How to debug PHP addDocument() failure?

Rather than using indexer --print-rt, I tried to write a PHP script that would populate the initial RT index with data from a MySQL database.

I presume the way to do this is to use a mysqli_query() statement to fetch rows from the database, then use a while loop to addDocument the fetched MySQL database rows one by one, like this:

if (mysqli_num_rows($sql_result) > 0) {
  while ($current_row = mysqli_fetch_row($sql_result)) {
    list($id, $field2, $field3) = $current_row;
    $indx->addDocument([
      'id' => $id,
      'field2' => $field2,
      'field3' => $field3
    ], $id);
    unset($id, $field2, $field3);
  }
}

Unfortunately, the script does not complete and my web server error log shows the following error:

PHP Fatal error:  Uncaught Manticoresearch\\Exceptions\\ResponseException:
"unsupported value type" in /home/user/public_html/vendor/manticoresoftware/manticoresearch-php/src/Manticoresearch/Transport/Http.php:127\nStack trace:\n#0
/home/user/public_html/vendor/manticoresoftware/manticoresearch-php/src/Manticoresearch/Client.php(357):
Manticoresearch\\Transport\\Http->execute()\n#1
/home/user/public_html/vendor/manticoresoftware/manticoresearch-php/src/Manticoresearch/Client.php(189):
Manticoresearch\\Client->request()\n#2
/home/user/public_html/vendor/manticoresoftware/manticoresearch-php/src/Manticoresearch/Index.php(87):
Manticoresearch\\Client->insert()\n#3
/home/user/public_html/populatemanticorertindex.php(92):
Manticoresearch\\Index->addDocument()\n#4 {main}\n
thrown in /home/user/public_html/vendor/manticoresoftware/manticoresearch-php/src/Manticoresearch/Transport/Http.php on line 127

where line 92 of populatemanticorertindex.php is the first line of the array assignment inside the addDocument() call.

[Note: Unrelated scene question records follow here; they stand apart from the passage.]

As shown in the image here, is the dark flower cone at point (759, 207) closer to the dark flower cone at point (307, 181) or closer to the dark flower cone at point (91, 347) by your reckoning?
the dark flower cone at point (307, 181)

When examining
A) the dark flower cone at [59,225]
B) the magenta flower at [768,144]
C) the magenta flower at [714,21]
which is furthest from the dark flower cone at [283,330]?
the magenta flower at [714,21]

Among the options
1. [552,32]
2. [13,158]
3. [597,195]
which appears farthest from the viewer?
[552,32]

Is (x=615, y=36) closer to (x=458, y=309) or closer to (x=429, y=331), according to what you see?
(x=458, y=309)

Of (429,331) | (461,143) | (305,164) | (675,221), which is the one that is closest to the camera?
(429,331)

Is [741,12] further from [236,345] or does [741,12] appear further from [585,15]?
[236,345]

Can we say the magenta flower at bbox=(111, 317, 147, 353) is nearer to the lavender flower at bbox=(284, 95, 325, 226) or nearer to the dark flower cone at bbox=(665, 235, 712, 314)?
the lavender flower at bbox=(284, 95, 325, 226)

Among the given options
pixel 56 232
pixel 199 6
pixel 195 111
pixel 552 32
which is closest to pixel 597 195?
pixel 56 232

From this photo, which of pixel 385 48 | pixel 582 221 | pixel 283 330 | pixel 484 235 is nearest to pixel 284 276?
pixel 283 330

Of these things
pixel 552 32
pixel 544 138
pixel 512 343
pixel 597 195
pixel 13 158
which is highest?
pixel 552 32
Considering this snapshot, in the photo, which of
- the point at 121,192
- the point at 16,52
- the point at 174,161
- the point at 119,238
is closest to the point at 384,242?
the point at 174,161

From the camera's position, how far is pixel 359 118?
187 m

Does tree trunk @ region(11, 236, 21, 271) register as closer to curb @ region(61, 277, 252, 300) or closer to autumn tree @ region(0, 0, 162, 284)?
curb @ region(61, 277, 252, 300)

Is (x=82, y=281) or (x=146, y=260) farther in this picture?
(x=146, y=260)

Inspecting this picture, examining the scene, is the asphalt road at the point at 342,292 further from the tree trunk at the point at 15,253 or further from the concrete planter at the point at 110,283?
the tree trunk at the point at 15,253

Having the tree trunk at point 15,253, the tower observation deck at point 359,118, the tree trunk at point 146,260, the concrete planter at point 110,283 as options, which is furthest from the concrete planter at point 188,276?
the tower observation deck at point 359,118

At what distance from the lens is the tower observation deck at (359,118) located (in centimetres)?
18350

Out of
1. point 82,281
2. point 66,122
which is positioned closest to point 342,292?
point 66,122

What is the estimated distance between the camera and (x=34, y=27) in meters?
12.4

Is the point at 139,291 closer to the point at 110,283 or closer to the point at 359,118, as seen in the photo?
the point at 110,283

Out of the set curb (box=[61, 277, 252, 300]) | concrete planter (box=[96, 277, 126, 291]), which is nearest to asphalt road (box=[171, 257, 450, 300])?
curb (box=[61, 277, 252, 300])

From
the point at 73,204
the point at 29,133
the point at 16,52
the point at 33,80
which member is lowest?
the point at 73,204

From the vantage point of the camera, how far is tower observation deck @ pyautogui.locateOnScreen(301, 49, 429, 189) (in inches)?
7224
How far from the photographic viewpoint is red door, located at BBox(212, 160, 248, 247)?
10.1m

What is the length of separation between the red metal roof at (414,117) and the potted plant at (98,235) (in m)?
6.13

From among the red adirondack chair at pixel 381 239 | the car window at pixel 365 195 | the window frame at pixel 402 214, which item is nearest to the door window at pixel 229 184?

I can’t tell exactly what causes the script to crash. I’m not sure how to determine which iteration of the while loop (i.e., which database table row) is the problematic one. What code should I be putting in as my error handling to help me debug?

Also if my script is not the right way to go about initially populating a RT index, please let me know the better way to do it.

$indx->addDocument([
    'field2' => $field2,
    'field3' => $field3
  ], $id);
1 Like

It turned out that the first row that tried to put a NULL value into a field defined (using create()) as ['type' => 'text'] or ['type' => 'int'] would crash the whole thing.

I debugged it by putting a test conditional with a ++ incremented counter in the while loop that stops the loop when the counter goes above a chosen value. I thus implemented my own manual binary search to home in on the last working counter value, and printed out (using PHP’s var_export()) the next (i.e., the first non-working) $current_row. I could see that one of the fields in the first non-working $current_row was NULL.

So doing something like this seems to work better:

if (mysqli_num_rows($sql_result) > 0) {
  while ($current_row = mysqli_fetch_assoc($sql_result)) {
    $indx->addDocument([
      'field2' => ($current_row['field2'] ?? ''),
      'field3' => ($current_row['field3'] ?? 0)
    ], $id);
  }
}

(presuming that field2 is ['type' => 'text'] and field3 is ['type' => 'int']).

I’m not sure why this breaks in the Manticore PHP client but indexing the same data doesn’t break the command line indexer. It seems to me that the Manticore PHP client should be able to handle these situations smoothly. That is, the Manticore PHP client should be able to permit for NULL database values without causing a fuss.

It may also be worth mentioning that I had to override the default maximum memory and time limit values in my script:

ini_set('memory_limit', '1G');
set_time_limit(0);

One issue here is that the ID that is stored in the RT table isn’t the value that I put in. It’s a 19-digit number instead. For example, if $id is 3391, it ends up being stored as 8793066877211036762. How can I make sure that I can later recover the same ID that I try to put into the table?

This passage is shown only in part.